Le temps est-il finalement une thématique universelle ? Ceci pourrait expliquer pourquoi tant de cinéastes s’en sont emparé.
C’est le sujet des sujets. C’est sûrement la plus grande porte d’entrée dans la philosophie. C’est un sujet qui hante toutes les civilisations, peut-être même plus que la question de l’amour. Le temps est une couche profonde, car il s’agit du milieu de notre existence dans lequel tout se passe. C’est aussi le plus difficile à définir.

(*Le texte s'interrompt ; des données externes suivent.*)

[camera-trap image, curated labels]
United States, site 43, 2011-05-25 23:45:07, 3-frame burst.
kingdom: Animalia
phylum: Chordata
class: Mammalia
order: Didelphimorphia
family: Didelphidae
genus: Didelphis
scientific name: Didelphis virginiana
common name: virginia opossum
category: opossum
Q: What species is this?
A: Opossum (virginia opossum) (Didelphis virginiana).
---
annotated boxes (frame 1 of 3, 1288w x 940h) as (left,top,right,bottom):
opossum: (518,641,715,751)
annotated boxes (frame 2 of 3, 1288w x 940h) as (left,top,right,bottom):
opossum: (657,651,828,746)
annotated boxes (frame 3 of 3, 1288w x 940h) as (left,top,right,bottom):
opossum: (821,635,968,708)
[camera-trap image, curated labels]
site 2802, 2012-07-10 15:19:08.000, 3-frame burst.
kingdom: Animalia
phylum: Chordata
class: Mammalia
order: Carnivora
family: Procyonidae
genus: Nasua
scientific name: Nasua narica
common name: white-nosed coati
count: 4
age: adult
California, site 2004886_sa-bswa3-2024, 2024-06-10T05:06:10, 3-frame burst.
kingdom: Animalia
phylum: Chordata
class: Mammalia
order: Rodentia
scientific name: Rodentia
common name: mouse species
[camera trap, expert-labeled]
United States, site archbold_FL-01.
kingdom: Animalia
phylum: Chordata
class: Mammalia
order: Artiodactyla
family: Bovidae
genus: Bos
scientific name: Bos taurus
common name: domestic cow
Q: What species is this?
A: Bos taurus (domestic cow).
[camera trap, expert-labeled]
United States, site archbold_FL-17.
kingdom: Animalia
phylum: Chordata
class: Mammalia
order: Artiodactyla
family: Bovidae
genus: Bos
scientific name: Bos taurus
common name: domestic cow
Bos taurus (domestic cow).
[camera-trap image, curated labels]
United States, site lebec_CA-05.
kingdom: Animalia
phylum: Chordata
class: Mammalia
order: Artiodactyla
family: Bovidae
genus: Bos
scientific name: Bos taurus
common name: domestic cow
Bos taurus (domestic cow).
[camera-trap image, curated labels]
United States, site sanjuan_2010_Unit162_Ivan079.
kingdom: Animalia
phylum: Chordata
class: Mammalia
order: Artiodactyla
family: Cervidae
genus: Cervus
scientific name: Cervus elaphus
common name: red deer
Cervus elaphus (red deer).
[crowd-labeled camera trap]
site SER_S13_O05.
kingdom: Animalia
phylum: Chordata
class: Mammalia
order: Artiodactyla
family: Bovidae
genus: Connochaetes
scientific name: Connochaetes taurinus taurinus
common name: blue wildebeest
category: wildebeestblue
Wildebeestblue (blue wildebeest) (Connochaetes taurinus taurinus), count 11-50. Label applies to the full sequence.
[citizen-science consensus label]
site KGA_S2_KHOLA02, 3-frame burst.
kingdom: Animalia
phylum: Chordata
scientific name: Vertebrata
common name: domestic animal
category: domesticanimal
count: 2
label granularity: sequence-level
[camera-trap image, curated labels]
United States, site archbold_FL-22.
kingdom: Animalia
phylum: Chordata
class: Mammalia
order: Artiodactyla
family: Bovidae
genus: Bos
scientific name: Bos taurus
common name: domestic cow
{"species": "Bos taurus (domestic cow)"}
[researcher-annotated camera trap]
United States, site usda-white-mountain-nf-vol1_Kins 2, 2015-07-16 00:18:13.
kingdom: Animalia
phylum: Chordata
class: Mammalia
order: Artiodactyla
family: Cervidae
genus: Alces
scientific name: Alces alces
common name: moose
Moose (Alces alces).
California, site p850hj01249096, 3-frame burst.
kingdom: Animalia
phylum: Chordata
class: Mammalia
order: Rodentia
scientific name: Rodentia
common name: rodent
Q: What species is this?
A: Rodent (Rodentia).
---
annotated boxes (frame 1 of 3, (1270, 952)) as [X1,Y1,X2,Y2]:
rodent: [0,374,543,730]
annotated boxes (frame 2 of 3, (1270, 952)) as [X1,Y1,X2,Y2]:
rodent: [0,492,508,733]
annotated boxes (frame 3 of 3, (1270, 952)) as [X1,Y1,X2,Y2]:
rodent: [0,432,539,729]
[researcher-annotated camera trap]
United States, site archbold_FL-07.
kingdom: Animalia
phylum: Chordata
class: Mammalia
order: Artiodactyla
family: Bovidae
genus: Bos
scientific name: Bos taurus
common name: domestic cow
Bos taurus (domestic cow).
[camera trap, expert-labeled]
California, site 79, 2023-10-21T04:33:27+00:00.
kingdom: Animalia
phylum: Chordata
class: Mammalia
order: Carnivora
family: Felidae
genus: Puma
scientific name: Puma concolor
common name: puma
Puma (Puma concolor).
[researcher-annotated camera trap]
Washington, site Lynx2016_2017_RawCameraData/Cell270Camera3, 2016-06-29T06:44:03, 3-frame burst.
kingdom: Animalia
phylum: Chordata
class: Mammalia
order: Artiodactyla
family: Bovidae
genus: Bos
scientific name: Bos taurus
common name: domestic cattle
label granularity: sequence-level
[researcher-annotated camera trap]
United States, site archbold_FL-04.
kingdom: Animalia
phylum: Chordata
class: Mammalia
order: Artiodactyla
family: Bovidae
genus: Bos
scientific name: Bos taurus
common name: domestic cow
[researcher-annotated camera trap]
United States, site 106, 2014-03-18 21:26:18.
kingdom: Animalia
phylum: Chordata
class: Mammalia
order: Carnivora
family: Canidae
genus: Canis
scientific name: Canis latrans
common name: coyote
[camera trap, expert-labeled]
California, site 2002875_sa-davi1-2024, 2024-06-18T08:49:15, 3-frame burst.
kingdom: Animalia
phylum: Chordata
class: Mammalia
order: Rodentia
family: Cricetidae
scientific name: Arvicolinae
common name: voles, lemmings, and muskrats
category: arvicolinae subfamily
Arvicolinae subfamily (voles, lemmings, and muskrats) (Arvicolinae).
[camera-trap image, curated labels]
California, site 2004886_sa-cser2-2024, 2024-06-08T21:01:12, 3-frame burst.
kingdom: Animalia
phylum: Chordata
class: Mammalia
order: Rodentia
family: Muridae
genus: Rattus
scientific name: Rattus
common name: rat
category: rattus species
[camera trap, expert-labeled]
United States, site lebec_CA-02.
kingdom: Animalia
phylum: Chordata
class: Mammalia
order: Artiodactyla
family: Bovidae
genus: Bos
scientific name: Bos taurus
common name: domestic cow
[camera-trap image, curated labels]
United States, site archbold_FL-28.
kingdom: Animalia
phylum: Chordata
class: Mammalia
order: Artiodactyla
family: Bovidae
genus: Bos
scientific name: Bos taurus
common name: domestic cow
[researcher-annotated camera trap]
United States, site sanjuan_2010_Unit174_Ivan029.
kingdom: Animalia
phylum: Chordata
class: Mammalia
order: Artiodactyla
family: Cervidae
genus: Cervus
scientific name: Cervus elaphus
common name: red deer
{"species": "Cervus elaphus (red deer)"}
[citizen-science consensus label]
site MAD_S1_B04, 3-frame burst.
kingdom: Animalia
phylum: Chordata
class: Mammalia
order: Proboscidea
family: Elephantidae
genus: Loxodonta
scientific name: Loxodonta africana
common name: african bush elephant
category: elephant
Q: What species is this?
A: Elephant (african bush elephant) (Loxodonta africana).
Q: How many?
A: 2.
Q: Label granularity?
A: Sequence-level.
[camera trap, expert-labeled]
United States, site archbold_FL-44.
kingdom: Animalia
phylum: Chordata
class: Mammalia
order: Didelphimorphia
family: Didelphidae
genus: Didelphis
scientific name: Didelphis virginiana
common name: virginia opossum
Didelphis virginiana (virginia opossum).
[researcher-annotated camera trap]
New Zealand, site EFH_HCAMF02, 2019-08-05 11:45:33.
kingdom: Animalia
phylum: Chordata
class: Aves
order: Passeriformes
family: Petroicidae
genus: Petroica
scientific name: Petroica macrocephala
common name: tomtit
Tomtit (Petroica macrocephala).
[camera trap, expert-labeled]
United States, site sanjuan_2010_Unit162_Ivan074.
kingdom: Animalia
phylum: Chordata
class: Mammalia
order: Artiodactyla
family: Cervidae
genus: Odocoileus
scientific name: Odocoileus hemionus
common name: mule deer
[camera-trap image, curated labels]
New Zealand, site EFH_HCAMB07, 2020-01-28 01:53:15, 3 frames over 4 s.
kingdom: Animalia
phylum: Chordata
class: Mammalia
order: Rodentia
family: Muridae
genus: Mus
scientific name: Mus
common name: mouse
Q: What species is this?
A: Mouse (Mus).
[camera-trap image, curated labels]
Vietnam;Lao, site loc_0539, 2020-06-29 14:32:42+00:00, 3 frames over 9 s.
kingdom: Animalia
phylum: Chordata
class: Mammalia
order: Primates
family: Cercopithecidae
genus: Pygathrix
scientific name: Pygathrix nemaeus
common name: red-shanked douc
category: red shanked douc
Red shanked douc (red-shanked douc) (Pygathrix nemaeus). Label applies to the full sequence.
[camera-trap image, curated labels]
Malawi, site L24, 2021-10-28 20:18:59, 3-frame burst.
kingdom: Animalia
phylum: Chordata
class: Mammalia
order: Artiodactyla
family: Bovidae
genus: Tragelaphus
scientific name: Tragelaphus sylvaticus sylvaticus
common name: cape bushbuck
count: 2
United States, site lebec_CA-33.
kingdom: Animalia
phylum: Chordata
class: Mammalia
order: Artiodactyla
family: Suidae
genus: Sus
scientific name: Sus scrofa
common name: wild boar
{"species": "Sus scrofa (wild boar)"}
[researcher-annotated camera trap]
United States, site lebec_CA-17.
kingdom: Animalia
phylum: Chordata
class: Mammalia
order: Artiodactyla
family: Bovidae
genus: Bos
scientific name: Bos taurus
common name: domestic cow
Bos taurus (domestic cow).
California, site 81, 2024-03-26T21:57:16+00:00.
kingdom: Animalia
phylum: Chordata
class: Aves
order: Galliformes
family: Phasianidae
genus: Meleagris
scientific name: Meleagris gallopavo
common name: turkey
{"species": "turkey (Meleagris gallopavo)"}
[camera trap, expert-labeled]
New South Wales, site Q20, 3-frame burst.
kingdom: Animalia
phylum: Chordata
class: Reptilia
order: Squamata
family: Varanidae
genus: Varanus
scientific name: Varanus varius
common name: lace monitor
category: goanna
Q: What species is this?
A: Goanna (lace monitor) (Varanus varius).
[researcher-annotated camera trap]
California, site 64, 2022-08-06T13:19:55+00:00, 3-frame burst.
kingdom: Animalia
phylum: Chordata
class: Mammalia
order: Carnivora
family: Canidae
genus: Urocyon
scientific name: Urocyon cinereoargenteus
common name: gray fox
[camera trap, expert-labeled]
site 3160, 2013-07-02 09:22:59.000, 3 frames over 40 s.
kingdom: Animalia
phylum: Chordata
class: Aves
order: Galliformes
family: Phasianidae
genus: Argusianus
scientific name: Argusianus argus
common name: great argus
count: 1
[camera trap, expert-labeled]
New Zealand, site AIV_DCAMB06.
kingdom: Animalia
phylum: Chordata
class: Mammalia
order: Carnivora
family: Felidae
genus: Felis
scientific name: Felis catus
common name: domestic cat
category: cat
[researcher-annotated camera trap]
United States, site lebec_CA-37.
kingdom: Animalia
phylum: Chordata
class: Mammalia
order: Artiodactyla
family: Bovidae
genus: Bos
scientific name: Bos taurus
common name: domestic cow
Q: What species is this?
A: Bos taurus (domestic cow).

C’est sans doute pour ça que le cinéma est le média le plus à même de parler de cette thématique. Cependant, que ce soit L’Étrange Histoire de Benjamin Button (2008) que l’on peut citer dans son rapport à la vieillesse, ou bien la SF avec Time Out, chaque film sur le temps est une expérience métaphysique sur la modification d’un des paramètres du temps. Ça nous perturbe, et c’est très certainement ça qui rend son traitement passionnant sur grand écran.